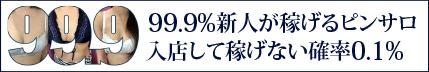 キャンドル(ピンサロ)入店して稼げない確率0.1%!99.9%新人が稼げる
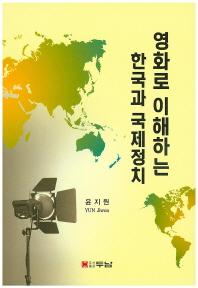 영화로 이해하는 한국과 국제정치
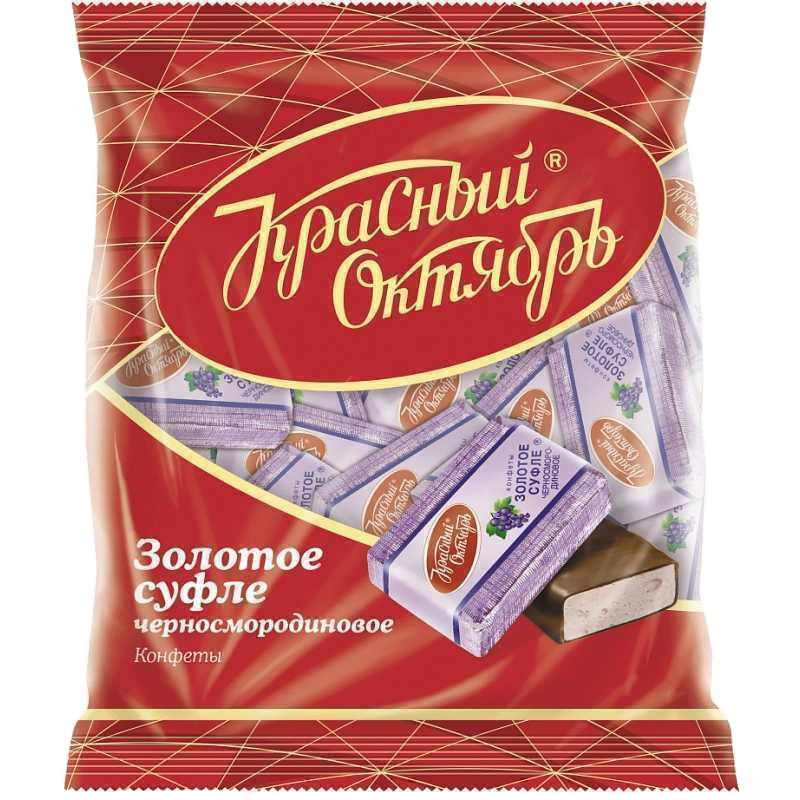 Конфеты Красный Октябрь золотое суфле черносмородиновое 200 г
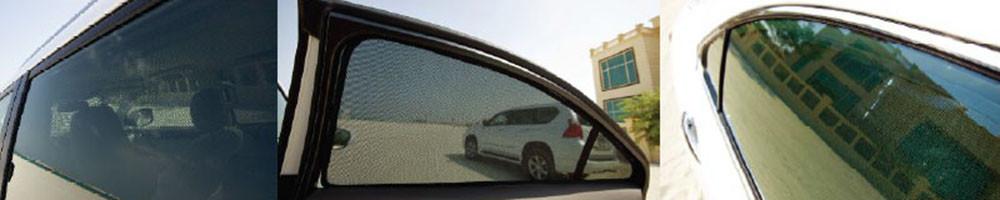 LaserShades レーザーシェード 快適な車内とプライバシーの保護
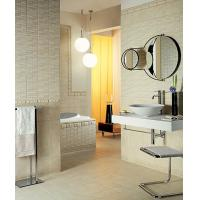 China wave white tile on sale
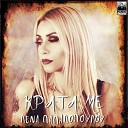 Lena Papadopoulou - Krata Me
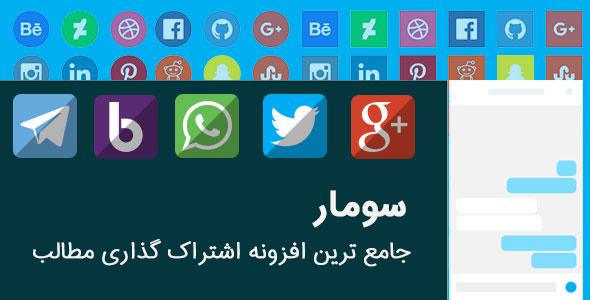 سومار کامل ترین افزونه اشتراک گذاری در شبکه اجتماعی ایرانی و جهانی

※

◆ **WORK INSTRUCTIONS**
An exact copy of the listing above is to be set down, with no pictures in it.

◆ **EXERCISE SOLUTION**
 キャンドル(ピンサロ)入店して稼げない確率0.1%!99.9%新人が稼げる
 영화로 이해하는 한국과 국제정치
 Конфеты Красный Октябрь золотое суфле черносмородиновое 200 г
 LaserShades レーザーシェード 快適な車内とプライバシーの保護
 China wave white tile on sale
 Lena Papadopoulou - Krata Me
 سومار کامل ترین افزونه اشتراک گذاری در شبکه اجتماعی ایرانی و جهانی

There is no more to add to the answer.